In the entries below, every line that contains "charset" must be located and copied.

Stored data entries
━━━━━━━━━━━━━━━━━━━━

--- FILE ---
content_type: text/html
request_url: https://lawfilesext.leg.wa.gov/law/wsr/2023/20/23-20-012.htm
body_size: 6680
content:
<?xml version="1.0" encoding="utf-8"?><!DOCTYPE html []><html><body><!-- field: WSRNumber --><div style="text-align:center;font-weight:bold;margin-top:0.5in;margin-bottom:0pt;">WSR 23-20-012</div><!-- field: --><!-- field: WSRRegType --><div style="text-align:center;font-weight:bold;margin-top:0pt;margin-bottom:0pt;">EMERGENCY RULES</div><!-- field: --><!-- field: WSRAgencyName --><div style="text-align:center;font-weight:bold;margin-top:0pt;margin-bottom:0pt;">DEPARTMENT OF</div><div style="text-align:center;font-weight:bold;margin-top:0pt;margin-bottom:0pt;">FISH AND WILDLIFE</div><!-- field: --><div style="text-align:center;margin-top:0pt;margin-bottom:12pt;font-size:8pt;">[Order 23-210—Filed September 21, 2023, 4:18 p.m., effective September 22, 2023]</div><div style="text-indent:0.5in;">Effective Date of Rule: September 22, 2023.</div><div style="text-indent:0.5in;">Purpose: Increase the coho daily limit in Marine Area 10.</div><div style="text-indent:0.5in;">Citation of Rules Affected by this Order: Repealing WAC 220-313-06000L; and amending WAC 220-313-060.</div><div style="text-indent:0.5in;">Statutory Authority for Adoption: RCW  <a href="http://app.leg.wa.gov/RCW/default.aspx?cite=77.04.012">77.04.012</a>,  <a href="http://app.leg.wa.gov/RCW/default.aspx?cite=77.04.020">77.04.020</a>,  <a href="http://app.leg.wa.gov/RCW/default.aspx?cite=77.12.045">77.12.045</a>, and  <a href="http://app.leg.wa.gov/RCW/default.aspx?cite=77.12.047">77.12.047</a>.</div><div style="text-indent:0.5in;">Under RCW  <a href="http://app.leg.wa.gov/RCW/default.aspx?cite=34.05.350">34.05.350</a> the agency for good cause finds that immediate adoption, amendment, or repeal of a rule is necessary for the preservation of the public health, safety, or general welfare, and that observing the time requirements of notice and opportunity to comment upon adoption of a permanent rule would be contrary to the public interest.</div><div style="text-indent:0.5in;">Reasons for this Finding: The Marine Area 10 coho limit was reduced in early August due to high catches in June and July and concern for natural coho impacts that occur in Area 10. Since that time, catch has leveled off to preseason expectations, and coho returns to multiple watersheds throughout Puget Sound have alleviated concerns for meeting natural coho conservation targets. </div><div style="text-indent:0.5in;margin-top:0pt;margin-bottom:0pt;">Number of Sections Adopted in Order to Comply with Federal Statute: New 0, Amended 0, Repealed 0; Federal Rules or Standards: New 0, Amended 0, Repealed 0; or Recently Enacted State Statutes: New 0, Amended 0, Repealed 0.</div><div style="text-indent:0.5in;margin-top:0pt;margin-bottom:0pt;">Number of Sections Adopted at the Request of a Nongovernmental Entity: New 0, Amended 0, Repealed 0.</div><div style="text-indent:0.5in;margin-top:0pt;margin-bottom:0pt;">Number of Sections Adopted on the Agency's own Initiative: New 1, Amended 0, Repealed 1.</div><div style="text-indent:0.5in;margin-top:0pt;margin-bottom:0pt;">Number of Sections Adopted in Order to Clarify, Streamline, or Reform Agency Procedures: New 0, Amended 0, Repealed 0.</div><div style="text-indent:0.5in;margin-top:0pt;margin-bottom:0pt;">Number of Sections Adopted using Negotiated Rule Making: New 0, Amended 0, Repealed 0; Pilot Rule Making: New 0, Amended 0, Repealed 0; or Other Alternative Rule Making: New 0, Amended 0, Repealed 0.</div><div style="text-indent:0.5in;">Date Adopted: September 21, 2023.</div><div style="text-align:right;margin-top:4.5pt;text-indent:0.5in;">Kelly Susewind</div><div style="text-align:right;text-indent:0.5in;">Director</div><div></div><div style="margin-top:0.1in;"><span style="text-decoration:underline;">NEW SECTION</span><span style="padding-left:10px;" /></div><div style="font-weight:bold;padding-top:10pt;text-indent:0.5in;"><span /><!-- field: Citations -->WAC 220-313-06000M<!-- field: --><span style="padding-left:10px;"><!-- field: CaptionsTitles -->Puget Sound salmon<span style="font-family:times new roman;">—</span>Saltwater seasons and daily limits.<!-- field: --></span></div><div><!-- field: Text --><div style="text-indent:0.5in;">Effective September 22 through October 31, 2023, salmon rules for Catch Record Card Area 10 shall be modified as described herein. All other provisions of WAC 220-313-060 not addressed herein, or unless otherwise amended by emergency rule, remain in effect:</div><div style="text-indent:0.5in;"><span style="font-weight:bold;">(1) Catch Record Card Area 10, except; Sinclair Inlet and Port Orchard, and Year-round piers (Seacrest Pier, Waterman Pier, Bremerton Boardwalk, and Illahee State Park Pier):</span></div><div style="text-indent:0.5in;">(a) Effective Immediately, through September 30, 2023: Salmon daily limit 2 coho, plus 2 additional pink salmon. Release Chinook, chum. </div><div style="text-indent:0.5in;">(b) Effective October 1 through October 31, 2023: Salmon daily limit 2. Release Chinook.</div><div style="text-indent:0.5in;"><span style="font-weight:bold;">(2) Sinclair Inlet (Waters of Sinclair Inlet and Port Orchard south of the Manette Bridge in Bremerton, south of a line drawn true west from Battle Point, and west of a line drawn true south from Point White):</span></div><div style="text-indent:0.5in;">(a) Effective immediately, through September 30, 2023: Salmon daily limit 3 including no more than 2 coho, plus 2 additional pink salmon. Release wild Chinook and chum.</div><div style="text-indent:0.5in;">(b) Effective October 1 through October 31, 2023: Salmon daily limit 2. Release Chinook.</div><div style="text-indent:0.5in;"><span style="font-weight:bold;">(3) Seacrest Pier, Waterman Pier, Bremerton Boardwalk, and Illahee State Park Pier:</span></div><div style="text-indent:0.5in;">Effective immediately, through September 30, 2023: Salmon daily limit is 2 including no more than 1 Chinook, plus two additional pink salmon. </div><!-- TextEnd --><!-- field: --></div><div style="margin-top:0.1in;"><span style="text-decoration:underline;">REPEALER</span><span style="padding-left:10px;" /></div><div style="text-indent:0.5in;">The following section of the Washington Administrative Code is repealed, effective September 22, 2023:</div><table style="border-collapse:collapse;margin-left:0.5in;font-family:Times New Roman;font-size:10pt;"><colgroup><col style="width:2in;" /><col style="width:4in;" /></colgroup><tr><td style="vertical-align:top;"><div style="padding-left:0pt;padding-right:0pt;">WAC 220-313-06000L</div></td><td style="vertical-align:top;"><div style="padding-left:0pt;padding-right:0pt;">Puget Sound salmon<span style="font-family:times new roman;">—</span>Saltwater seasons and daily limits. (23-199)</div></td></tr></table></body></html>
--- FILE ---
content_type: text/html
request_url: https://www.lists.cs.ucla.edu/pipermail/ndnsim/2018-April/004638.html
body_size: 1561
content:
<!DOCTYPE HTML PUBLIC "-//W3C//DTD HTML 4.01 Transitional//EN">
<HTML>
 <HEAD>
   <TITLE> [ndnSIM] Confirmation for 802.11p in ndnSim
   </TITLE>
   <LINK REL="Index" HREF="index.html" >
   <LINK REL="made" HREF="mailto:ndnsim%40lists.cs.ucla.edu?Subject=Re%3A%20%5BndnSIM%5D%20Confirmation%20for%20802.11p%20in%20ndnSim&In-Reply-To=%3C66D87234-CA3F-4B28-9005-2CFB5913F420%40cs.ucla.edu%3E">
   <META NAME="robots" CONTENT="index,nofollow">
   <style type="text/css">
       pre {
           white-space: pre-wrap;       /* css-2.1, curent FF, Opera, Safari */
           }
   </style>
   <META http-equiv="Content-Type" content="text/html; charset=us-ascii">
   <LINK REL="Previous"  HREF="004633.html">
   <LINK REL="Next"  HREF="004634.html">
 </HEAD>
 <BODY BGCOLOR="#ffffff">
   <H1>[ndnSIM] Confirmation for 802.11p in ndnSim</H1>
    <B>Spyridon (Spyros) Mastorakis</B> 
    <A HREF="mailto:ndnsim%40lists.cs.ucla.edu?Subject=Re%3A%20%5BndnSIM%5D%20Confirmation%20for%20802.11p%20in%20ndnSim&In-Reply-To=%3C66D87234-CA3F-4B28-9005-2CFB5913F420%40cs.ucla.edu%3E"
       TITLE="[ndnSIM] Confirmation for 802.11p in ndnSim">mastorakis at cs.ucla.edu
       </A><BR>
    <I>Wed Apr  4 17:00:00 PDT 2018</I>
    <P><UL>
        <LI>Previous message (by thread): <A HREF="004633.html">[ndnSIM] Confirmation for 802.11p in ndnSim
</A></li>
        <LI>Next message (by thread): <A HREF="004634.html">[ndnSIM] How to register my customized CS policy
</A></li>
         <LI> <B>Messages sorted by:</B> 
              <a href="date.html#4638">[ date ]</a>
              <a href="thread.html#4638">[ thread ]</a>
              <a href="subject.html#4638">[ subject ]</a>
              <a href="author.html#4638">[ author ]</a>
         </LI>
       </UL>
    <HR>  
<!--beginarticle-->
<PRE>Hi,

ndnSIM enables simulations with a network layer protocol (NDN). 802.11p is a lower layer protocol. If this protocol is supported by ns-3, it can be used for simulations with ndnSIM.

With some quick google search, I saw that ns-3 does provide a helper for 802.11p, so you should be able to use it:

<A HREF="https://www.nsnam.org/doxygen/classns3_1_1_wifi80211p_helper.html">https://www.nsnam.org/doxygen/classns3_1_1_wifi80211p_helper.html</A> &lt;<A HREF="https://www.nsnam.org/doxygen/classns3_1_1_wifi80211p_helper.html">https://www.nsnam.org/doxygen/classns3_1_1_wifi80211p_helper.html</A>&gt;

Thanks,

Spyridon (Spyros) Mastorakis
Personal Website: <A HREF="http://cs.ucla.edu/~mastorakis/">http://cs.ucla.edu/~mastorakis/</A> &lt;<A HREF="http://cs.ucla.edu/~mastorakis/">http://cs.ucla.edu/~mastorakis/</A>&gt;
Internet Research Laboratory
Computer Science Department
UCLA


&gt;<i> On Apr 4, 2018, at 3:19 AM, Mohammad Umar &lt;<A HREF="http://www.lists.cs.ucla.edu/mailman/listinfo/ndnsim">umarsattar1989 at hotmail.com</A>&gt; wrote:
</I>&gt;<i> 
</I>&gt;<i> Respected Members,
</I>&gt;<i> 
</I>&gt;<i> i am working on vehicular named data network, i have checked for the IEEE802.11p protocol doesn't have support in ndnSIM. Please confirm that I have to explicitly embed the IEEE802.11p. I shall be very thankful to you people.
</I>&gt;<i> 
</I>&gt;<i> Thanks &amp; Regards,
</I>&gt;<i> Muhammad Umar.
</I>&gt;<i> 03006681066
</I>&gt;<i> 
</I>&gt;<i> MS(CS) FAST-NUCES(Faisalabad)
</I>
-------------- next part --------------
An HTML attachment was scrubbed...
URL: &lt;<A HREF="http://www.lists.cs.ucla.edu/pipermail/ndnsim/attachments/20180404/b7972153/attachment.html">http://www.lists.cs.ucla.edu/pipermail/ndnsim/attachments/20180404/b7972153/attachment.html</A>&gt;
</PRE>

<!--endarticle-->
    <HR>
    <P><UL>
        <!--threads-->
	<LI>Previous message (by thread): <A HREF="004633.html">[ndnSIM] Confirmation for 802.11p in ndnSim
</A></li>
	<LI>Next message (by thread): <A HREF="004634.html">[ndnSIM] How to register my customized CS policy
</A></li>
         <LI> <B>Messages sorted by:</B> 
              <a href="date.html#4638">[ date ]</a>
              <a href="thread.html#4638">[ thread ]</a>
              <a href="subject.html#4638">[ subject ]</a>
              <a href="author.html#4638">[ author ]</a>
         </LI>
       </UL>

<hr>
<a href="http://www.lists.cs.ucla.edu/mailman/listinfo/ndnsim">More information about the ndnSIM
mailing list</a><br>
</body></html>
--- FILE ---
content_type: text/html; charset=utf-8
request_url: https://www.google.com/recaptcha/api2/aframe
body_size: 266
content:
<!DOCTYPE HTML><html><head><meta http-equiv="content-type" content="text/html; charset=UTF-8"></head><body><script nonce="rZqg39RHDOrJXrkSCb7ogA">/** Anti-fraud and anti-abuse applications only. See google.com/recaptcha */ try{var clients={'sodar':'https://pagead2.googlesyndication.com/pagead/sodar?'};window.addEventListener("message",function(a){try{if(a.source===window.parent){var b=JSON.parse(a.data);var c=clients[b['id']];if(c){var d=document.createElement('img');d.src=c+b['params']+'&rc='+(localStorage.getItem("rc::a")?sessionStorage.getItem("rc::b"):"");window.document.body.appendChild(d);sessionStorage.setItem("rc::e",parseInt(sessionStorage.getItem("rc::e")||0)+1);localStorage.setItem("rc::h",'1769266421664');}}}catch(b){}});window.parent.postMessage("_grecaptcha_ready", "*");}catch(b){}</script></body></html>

━━━━━━━━━━━━━━━━━━━━

◆ SOLUTION ◆
   <META http-equiv="Content-Type" content="text/html; charset=us-ascii">
content_type: text/html; charset=utf-8
<!DOCTYPE HTML><html><head><meta http-equiv="content-type" content="text/html; charset=UTF-8"></head><body><script nonce="rZqg39RHDOrJXrkSCb7ogA">/** Anti-fraud and anti-abuse applications only. See google.com/recaptcha */ try{var clients={'sodar':'https://pagead2.googlesyndication.com/pagead/sodar?'};window.addEventListener("message",function(a){try{if(a.source===window.parent){var b=JSON.parse(a.data);var c=clients[b['id']];if(c){var d=document.createElement('img');d.src=c+b['params']+'&rc='+(localStorage.getItem("rc::a")?sessionStorage.getItem("rc::b"):"");window.document.body.appendChild(d);sessionStorage.setItem("rc::e",parseInt(sessionStorage.getItem("rc::e")||0)+1);localStorage.setItem("rc::h",'1769266421664');}}}catch(b){}});window.parent.postMessage("_grecaptcha_ready", "*");}catch(b){}</script></body></html>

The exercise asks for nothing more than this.